• _Your task_
The lines to copy are those with "common" in them. Pull each one from the entries below.

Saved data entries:
★ ★ ★ ★ ★ ★ ★

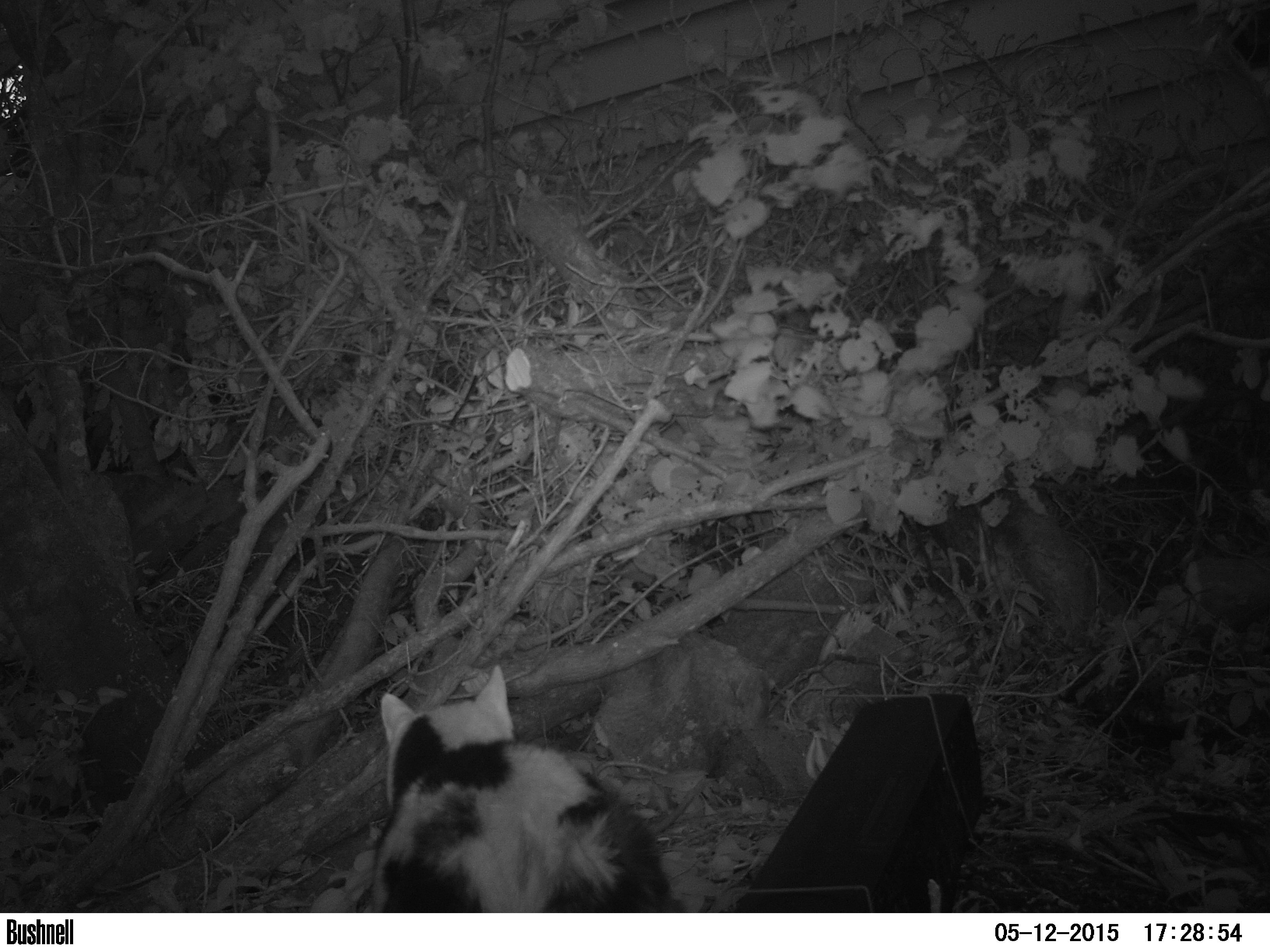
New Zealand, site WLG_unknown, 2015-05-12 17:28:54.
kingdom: Animalia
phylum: Chordata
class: Mammalia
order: Carnivora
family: Felidae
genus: Felis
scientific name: Felis catus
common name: domestic cat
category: cat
Cat (domestic cat) (Felis catus).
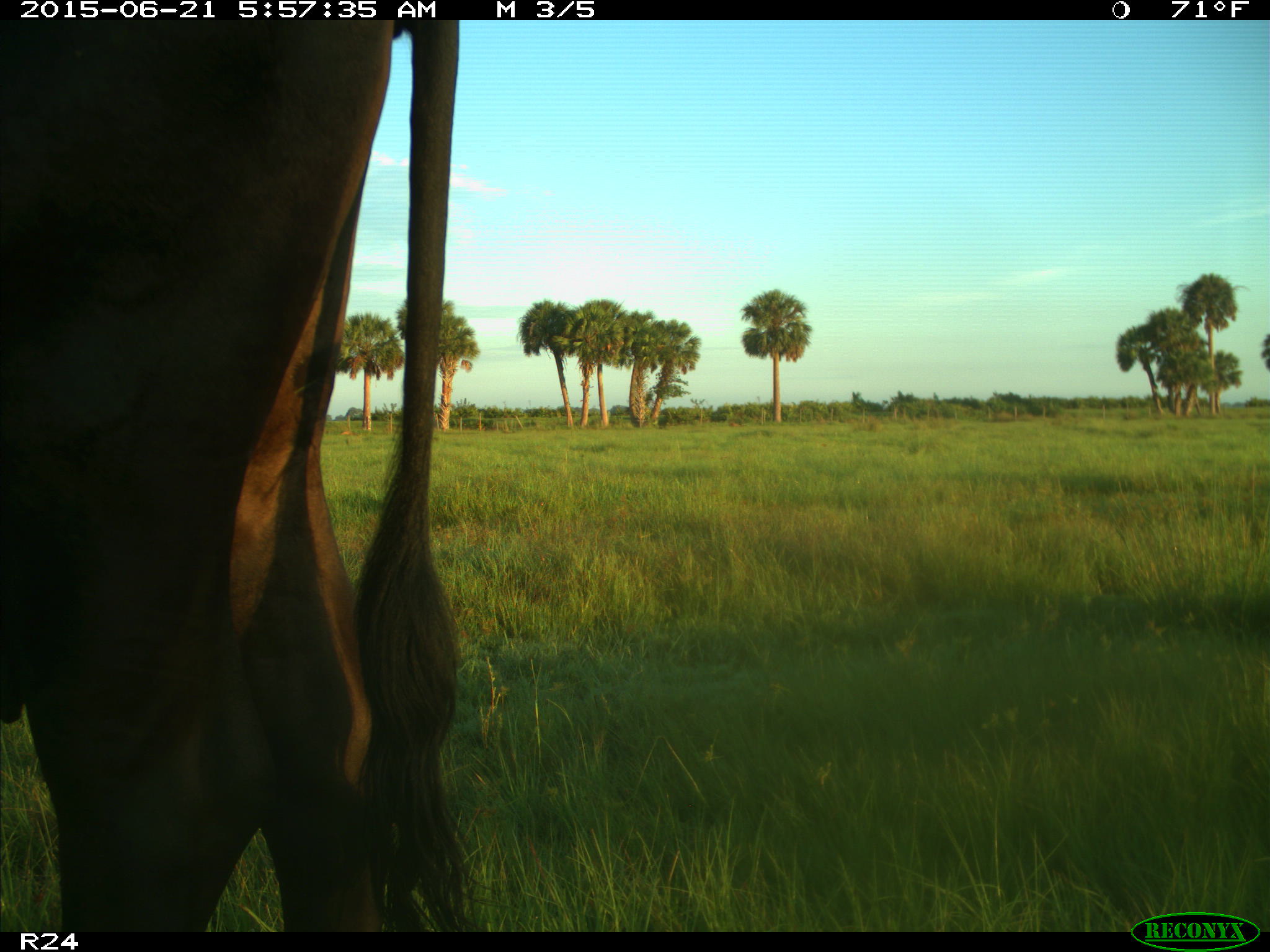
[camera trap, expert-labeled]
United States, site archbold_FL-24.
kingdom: Animalia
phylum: Chordata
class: Mammalia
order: Artiodactyla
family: Bovidae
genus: Bos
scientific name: Bos taurus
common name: domestic cow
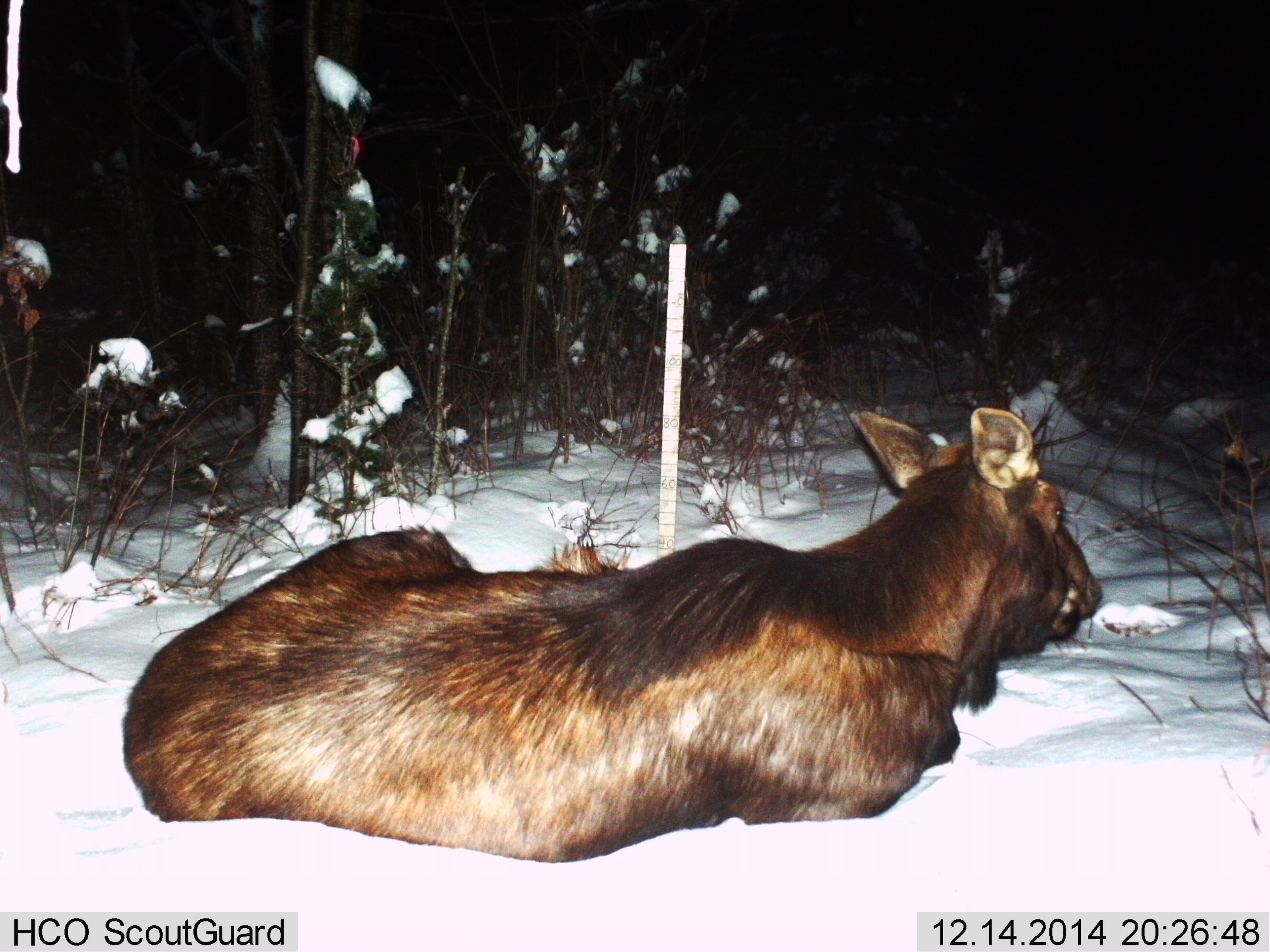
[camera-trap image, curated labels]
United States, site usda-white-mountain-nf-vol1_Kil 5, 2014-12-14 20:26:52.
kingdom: Animalia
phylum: Chordata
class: Mammalia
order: Artiodactyla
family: Cervidae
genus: Alces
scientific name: Alces alces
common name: moose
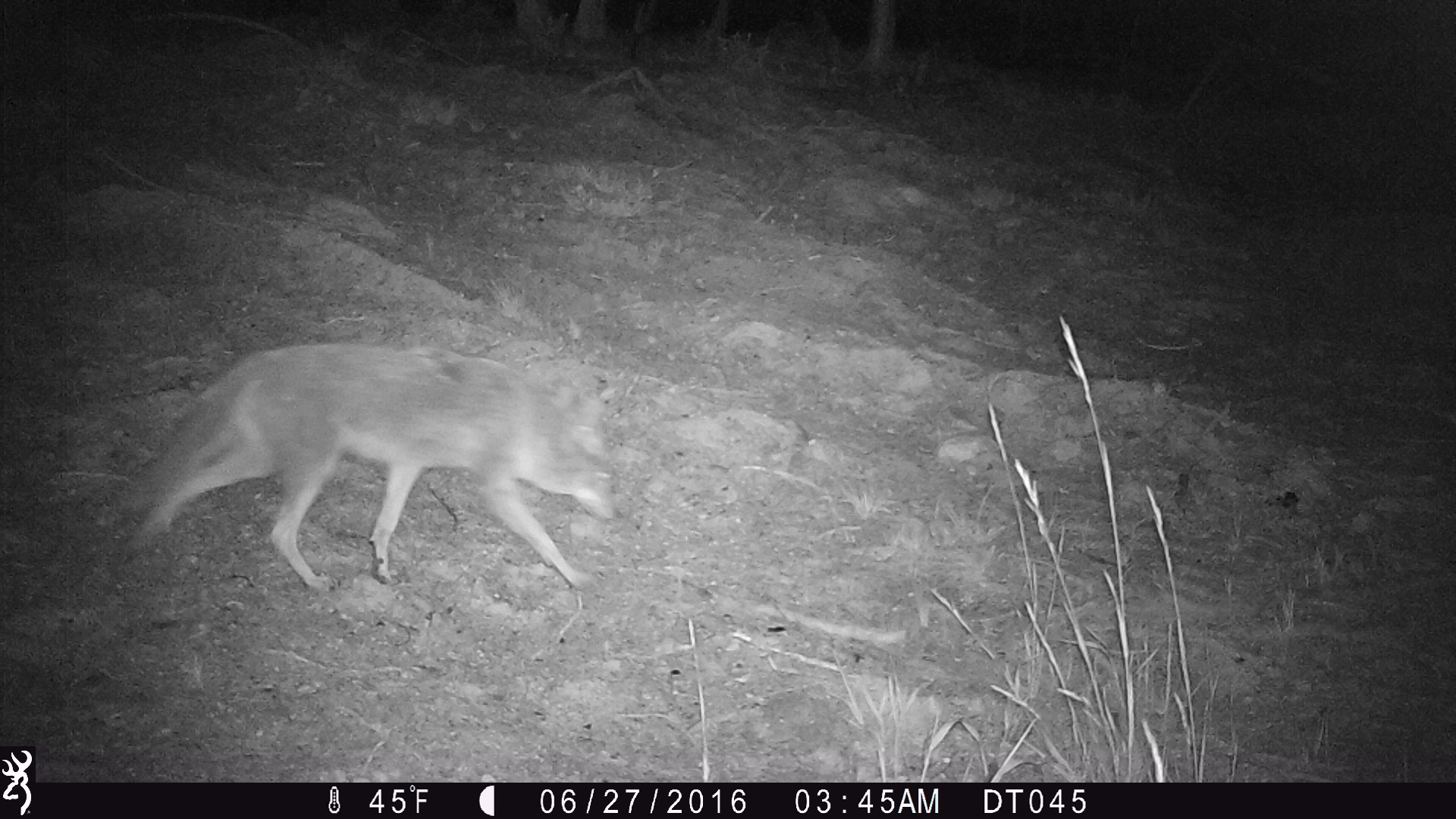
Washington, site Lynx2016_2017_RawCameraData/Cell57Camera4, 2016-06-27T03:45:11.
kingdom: Animalia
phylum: Chordata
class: Mammalia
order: Carnivora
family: Canidae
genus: Canis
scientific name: Canis latrans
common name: coyote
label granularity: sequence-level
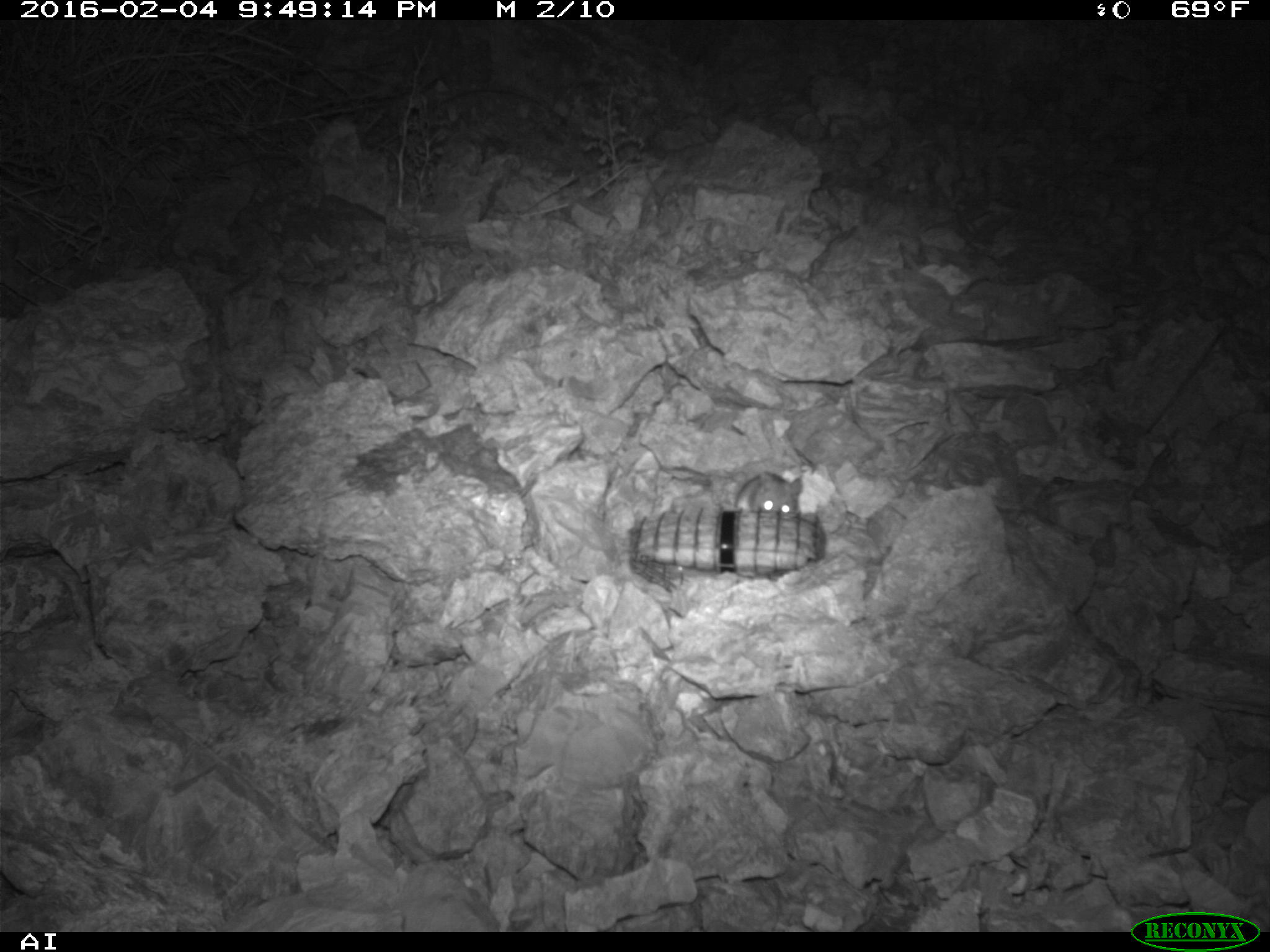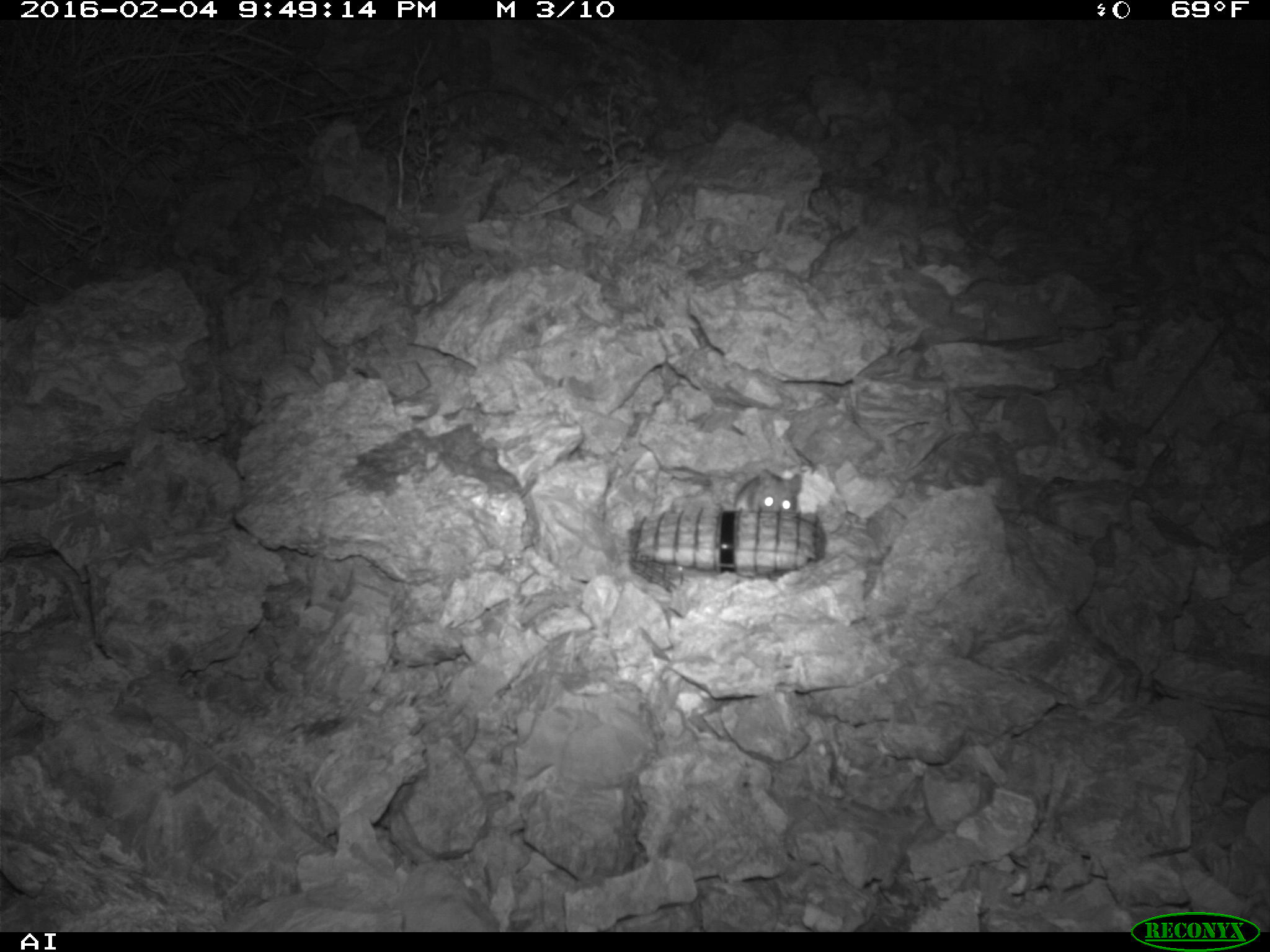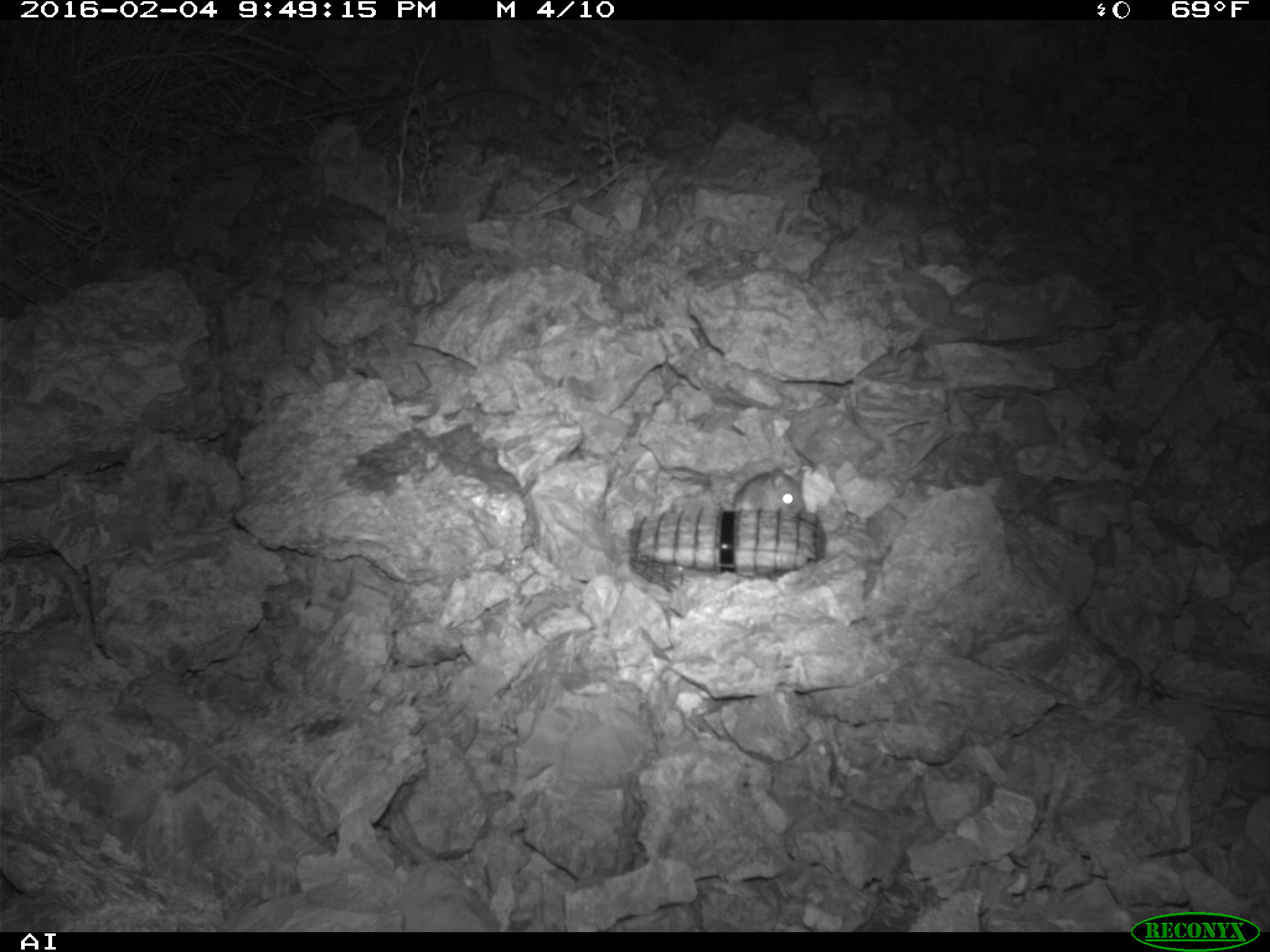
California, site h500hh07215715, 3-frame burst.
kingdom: Animalia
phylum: Chordata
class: Mammalia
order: Rodentia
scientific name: Rodentia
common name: rodent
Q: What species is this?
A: Rodent (Rodentia).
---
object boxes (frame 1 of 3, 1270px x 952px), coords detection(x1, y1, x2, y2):
rodent: detection(734, 470, 802, 515)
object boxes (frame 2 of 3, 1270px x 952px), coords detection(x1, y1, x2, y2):
rodent: detection(733, 468, 802, 514)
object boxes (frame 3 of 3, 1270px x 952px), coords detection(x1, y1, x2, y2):
rodent: detection(734, 470, 802, 515)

★ ★ ★ ★ ★ ★ ★

• _Output of the task_
common name: domestic cat
common name: domestic cow
common name: moose
common name: coyote
common name: rodent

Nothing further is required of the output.